Holden scoots off and rips the blanket from my ba
re legs and tosses it onto the floor before climbing back over me. I've slid up the bed, but he smirks and grabs ahold of my ankles, dragging me back towards him. I land in his lap as he kneels on my mattress. I can feel his cock through his pants easily given the fact that the only thing I'm wearing is an oversized t-shirt. It takes more effort than I care to admit to rip my lips from his and turn my face to the side. His lips meet my cheek before he pulls back, sighing before he lays his forehead on my shoulder.
“Why do you suddenly believe me, what changed?" I ask him, not even sure if I want an answer. I remember the hate in his eyes then first time I saw him at Papa’s table. Not a shred of the Holden that I knew was there in that stare. But as his dark eyes raise to mine, and that soft, cocky smile stretches his lips, I have no doubt in my mind that something's changed.
"Do you remember that last week in Seaside... " he starts.
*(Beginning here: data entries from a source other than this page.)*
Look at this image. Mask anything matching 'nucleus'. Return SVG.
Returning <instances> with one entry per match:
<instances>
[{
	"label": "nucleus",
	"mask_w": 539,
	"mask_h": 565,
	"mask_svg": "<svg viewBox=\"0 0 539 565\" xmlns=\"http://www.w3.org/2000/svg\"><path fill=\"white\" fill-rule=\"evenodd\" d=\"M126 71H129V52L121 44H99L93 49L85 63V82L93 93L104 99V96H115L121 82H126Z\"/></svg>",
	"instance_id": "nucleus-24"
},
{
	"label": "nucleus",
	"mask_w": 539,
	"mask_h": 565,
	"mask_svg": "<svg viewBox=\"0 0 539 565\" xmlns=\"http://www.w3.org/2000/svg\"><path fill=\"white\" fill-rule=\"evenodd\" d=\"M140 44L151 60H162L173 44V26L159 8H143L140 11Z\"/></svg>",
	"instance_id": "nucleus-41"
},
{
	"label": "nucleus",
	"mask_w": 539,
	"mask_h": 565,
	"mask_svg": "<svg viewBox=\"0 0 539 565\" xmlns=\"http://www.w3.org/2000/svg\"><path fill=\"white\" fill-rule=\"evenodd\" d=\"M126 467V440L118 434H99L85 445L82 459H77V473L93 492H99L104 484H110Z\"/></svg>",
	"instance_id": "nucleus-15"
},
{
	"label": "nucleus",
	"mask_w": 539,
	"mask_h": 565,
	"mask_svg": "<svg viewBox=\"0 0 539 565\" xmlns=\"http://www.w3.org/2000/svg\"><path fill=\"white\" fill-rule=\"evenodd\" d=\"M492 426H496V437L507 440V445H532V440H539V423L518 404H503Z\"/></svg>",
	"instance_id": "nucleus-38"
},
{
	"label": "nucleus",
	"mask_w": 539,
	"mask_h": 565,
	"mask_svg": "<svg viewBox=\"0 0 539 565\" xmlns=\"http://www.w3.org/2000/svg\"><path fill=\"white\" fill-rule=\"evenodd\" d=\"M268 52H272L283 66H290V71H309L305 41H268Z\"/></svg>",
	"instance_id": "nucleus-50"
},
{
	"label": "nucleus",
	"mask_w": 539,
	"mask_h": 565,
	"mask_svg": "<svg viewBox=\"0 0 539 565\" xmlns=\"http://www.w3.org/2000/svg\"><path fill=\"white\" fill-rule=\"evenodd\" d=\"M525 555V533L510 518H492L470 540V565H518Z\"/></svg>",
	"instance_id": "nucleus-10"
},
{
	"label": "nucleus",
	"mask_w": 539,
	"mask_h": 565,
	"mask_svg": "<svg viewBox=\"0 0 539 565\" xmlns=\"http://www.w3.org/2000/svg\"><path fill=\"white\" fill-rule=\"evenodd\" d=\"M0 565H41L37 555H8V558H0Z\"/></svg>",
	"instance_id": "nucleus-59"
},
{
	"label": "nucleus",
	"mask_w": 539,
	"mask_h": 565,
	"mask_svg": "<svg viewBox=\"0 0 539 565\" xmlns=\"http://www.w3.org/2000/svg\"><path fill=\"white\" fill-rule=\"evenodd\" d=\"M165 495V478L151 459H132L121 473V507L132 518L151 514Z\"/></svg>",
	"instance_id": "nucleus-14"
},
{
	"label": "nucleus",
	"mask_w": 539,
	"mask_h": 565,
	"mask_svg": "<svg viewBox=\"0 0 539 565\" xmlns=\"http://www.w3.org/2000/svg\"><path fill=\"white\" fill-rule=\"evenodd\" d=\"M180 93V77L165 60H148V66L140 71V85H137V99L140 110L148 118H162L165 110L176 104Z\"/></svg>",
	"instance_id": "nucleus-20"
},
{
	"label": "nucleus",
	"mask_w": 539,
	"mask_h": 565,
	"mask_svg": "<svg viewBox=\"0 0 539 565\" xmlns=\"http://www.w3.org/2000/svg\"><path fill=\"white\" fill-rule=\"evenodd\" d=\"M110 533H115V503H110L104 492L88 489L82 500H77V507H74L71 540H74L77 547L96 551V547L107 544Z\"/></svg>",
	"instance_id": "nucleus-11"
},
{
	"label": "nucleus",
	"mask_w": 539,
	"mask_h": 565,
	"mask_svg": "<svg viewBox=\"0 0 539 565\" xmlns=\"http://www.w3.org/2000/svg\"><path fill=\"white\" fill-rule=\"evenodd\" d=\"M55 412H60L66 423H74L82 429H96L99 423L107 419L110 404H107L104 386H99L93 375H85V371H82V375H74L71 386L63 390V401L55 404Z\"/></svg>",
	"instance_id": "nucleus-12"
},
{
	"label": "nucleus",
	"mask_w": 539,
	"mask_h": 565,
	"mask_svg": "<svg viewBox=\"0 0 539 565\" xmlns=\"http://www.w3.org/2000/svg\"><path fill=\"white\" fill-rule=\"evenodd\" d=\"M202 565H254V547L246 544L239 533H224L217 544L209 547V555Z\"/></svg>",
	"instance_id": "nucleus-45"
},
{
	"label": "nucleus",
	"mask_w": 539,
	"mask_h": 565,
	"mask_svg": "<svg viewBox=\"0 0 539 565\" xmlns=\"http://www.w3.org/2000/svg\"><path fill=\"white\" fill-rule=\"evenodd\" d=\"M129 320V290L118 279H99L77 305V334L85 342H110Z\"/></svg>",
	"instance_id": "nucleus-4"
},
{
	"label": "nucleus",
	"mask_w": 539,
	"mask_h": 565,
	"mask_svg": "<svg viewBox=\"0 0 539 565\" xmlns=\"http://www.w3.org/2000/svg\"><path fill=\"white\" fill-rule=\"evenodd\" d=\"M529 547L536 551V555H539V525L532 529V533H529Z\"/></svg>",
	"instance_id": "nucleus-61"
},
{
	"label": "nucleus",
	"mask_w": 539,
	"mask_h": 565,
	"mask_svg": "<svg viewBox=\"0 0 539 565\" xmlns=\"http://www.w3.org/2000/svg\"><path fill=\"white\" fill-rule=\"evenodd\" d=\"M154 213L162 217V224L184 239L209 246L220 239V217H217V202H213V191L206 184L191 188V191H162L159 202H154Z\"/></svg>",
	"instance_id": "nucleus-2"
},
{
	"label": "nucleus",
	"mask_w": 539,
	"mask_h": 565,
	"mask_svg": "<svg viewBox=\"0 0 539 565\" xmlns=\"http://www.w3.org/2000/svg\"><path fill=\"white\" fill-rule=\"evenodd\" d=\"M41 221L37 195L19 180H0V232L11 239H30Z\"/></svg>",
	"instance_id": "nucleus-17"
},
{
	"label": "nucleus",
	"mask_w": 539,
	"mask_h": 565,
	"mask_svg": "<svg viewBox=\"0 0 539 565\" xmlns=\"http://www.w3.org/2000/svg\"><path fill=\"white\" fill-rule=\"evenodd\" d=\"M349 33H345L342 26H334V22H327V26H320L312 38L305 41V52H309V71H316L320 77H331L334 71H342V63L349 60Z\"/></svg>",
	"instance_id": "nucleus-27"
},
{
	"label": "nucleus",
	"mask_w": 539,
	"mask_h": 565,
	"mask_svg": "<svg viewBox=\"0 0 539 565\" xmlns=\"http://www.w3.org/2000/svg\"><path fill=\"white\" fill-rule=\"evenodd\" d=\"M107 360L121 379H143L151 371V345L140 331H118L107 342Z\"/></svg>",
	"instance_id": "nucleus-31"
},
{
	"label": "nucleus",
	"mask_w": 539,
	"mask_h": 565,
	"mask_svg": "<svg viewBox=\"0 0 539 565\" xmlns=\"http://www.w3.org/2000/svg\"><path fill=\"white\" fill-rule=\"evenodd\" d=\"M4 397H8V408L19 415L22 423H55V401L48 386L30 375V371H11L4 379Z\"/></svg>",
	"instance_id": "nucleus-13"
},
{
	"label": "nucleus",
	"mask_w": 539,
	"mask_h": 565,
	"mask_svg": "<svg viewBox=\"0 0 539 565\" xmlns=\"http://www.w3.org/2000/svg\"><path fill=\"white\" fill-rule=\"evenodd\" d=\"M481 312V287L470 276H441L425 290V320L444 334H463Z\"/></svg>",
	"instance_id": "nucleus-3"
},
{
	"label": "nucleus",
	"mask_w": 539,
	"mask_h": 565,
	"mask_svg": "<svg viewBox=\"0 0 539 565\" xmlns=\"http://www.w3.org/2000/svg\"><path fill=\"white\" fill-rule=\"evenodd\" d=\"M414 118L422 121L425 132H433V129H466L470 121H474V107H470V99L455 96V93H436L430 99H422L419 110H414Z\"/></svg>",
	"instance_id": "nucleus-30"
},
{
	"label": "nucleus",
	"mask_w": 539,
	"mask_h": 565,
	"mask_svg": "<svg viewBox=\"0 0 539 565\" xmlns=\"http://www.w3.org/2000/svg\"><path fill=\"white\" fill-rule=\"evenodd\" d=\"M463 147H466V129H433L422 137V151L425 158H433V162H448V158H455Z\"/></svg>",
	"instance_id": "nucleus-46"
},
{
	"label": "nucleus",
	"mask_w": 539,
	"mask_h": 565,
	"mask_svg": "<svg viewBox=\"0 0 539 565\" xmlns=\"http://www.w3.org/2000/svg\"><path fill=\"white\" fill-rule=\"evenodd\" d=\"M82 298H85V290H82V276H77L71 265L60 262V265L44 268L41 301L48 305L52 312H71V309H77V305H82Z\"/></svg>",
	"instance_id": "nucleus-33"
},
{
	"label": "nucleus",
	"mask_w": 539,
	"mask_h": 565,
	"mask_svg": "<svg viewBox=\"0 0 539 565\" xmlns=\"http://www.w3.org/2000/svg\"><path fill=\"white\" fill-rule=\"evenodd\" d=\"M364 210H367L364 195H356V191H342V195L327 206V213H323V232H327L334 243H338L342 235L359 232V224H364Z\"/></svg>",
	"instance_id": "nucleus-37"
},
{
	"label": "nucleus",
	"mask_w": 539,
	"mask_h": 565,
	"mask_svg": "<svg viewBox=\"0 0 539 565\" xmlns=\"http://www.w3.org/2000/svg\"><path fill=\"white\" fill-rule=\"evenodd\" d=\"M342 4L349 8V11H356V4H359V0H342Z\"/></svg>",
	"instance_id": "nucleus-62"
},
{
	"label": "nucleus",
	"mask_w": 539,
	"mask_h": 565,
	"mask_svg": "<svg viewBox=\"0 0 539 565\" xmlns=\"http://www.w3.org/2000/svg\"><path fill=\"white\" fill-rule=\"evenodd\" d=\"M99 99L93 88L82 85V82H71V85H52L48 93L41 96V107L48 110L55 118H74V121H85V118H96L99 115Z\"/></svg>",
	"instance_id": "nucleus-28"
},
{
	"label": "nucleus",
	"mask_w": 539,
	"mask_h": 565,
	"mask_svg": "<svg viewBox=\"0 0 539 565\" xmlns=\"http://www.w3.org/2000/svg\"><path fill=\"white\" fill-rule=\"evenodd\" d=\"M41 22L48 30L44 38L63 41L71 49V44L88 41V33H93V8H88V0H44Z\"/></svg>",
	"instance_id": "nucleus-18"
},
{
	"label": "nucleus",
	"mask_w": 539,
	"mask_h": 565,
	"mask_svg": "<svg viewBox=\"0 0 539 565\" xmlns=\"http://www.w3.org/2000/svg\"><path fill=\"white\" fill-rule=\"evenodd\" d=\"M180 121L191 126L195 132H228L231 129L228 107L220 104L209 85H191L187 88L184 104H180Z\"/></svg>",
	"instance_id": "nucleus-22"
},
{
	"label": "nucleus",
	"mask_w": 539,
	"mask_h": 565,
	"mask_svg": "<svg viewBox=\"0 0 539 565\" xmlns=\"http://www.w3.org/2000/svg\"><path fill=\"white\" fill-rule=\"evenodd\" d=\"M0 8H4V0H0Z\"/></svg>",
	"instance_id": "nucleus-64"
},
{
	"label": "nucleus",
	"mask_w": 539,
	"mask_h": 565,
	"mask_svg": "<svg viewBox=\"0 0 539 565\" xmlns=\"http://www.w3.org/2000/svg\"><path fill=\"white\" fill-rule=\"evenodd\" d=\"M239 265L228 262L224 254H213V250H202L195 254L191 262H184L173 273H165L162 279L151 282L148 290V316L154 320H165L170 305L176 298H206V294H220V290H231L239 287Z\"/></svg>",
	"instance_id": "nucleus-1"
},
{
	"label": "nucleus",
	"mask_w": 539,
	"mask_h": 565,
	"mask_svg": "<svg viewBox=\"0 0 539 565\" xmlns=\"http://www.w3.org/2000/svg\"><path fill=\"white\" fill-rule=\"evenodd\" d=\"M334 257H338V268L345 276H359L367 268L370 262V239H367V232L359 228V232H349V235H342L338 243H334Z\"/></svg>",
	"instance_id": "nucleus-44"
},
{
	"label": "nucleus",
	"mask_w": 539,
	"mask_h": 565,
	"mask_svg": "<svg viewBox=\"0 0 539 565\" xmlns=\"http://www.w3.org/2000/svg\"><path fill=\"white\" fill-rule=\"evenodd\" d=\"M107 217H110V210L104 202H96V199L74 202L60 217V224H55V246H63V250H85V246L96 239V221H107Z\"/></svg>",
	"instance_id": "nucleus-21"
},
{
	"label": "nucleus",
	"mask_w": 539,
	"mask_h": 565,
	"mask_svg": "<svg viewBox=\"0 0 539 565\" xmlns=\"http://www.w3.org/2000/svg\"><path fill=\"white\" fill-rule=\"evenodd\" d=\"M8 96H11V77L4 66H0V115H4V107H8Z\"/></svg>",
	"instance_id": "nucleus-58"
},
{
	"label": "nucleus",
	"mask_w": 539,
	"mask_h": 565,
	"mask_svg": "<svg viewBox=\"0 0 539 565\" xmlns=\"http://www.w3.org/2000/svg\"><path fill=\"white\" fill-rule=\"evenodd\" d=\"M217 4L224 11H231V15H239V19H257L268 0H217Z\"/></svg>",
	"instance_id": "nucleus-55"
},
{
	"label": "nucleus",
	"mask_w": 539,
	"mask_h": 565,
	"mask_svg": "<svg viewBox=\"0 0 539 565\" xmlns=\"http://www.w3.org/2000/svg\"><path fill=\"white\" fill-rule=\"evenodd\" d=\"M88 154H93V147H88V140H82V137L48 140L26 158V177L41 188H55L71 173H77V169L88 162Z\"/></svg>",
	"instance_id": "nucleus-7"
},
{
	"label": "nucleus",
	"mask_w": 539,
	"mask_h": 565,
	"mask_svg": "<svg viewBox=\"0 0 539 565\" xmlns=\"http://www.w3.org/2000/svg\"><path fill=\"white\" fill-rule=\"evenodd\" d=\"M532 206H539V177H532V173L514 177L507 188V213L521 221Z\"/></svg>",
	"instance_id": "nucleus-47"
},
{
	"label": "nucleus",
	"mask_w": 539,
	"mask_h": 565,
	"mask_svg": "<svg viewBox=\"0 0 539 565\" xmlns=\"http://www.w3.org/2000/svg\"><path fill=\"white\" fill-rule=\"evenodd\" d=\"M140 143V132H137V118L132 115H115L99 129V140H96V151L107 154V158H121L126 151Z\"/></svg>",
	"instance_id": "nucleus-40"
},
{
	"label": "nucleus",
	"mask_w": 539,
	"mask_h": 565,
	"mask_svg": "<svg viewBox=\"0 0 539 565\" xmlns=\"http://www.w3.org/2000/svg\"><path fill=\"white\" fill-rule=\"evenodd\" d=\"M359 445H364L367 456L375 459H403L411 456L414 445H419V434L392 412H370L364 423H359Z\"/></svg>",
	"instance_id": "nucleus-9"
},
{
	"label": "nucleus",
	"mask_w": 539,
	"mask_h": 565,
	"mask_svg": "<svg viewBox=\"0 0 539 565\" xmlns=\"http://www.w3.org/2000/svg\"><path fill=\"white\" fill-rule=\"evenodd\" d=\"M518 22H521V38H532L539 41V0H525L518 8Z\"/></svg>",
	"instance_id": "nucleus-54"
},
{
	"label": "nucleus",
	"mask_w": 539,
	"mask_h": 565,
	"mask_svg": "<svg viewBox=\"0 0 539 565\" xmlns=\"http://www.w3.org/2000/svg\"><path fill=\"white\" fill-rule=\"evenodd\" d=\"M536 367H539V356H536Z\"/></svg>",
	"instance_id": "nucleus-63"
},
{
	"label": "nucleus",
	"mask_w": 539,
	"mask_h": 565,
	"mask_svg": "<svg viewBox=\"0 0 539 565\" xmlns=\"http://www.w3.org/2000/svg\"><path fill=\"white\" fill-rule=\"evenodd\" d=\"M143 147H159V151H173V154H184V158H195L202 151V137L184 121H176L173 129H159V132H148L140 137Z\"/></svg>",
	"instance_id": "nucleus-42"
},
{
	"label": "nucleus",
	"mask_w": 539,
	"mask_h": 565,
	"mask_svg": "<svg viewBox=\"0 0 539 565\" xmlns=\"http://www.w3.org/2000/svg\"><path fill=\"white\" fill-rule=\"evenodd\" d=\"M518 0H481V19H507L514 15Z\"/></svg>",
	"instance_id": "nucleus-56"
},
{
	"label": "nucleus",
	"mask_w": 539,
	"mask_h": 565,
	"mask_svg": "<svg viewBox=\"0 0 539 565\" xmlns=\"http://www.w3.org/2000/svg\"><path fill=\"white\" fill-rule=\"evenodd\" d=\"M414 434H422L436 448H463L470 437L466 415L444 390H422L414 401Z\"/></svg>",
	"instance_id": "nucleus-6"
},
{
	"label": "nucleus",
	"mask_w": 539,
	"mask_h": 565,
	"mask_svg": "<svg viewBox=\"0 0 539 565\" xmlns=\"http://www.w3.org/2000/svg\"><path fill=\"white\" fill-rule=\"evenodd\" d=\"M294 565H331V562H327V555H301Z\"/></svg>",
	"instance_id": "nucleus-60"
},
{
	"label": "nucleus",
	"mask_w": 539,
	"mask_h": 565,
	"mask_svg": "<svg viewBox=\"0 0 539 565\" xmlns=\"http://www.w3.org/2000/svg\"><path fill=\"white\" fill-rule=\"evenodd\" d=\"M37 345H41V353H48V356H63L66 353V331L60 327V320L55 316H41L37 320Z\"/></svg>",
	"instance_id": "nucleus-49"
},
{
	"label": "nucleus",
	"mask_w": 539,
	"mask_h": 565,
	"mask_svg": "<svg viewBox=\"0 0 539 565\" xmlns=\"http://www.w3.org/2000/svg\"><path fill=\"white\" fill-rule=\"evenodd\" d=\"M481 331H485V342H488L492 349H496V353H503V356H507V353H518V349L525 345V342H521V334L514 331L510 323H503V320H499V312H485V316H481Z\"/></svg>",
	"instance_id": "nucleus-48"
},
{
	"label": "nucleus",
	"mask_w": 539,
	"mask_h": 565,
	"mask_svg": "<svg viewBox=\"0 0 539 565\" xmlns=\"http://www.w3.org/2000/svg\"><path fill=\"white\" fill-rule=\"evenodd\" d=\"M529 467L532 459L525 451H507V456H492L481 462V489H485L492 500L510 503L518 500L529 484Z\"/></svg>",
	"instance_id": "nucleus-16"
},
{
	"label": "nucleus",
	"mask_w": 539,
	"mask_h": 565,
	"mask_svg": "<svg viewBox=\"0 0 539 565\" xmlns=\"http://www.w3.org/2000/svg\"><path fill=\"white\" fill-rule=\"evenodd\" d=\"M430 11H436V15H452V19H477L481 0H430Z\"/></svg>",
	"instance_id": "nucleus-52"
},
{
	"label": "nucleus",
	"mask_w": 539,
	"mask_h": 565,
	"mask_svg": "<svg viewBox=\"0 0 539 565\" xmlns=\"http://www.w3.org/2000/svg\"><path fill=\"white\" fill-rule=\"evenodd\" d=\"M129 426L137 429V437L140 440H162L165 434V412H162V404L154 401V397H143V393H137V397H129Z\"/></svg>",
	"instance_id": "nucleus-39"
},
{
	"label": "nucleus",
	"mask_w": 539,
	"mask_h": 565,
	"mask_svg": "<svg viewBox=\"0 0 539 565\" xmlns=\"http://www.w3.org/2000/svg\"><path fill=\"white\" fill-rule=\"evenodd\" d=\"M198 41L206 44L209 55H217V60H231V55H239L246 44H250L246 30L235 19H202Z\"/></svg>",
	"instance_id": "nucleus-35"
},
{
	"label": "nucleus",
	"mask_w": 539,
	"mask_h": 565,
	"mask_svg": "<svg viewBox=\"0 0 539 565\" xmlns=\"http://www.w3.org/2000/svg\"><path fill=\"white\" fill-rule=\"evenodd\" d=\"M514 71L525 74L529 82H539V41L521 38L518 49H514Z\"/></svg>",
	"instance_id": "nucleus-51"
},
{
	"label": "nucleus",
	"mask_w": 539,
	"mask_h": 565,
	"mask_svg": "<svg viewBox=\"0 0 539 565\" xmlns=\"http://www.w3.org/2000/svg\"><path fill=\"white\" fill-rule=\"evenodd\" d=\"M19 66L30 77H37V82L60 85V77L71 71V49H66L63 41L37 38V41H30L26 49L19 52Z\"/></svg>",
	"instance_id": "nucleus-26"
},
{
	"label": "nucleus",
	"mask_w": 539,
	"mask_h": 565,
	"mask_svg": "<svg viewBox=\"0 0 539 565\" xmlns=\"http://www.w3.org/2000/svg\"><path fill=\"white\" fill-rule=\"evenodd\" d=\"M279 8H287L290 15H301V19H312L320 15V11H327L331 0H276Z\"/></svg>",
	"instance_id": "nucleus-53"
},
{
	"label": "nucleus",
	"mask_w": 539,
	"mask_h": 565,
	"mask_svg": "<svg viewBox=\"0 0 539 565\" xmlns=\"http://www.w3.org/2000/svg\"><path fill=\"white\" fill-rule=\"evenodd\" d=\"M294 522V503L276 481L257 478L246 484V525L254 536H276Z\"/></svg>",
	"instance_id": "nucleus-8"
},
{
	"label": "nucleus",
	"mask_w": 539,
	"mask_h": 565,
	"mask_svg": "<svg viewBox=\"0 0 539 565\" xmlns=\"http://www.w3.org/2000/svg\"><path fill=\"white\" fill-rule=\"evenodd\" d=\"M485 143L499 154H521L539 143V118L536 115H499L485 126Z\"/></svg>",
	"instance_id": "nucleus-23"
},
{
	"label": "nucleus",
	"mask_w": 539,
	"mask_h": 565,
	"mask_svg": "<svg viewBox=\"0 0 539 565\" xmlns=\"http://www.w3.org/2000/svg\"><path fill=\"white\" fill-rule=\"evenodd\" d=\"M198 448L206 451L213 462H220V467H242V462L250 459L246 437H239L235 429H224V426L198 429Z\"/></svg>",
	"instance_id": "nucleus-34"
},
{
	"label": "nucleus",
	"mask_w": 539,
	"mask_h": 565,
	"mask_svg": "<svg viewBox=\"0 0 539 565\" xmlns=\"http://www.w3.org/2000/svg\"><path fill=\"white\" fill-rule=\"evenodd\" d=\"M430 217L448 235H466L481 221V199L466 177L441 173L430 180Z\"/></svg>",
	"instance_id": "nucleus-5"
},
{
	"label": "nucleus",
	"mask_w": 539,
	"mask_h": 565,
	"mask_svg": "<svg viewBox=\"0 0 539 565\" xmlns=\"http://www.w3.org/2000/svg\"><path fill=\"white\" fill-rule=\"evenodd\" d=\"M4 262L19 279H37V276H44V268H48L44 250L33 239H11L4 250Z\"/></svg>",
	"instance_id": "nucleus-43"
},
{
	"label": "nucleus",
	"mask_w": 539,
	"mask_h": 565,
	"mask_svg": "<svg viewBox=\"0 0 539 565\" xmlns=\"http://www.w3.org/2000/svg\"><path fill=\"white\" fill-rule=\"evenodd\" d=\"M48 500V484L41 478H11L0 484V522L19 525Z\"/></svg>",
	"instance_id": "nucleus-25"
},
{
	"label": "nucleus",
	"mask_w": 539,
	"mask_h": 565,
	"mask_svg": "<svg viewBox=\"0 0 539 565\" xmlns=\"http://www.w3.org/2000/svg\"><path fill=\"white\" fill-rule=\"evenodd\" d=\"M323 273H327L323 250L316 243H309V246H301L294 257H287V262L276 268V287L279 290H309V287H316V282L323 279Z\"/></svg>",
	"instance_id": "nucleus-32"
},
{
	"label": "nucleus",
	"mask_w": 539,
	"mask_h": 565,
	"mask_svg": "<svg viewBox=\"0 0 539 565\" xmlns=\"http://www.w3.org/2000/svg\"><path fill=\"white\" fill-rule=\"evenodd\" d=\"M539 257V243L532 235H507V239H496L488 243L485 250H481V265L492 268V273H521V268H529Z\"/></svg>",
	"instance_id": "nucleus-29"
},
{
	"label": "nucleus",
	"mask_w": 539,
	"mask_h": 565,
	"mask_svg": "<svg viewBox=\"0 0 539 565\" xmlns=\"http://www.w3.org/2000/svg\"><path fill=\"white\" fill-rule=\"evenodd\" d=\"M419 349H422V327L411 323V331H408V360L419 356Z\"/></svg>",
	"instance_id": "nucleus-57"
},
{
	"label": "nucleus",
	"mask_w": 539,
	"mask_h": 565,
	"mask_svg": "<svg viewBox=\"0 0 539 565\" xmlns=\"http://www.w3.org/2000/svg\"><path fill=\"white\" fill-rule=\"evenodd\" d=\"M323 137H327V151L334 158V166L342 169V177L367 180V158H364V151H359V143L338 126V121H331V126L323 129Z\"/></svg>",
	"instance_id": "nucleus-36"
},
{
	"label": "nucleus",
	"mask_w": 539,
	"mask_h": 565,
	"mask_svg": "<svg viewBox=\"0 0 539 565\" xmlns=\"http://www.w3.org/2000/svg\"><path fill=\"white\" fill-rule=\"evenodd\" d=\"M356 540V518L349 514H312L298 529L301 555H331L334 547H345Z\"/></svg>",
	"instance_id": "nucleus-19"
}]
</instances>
My whole body tenses. "You act like it wasn’t just six months ago, of course I fucking remember," I snap.
Holden grips me tighter, running a hand through my hair, instantly calming me. "I just know you don't like talking about that night... but hear me out okay?" He waits. It takes a few minutes, but eventually I just nod reluctantly. He's right. I do hate talking about that night—that whole week actually. I hate reliving that nightmare.
"Do you remember the way you felt when that blindfold was ripped from your eyes?" he asks and I nod again, remembering it with perfect clarity. The blindfold was made of silk, and the dirt between my bare toes felt icy and rough. I remember the haze of moonlight, blinding me through the fabric right before they ripped it off my face and shattered my heart to pieces.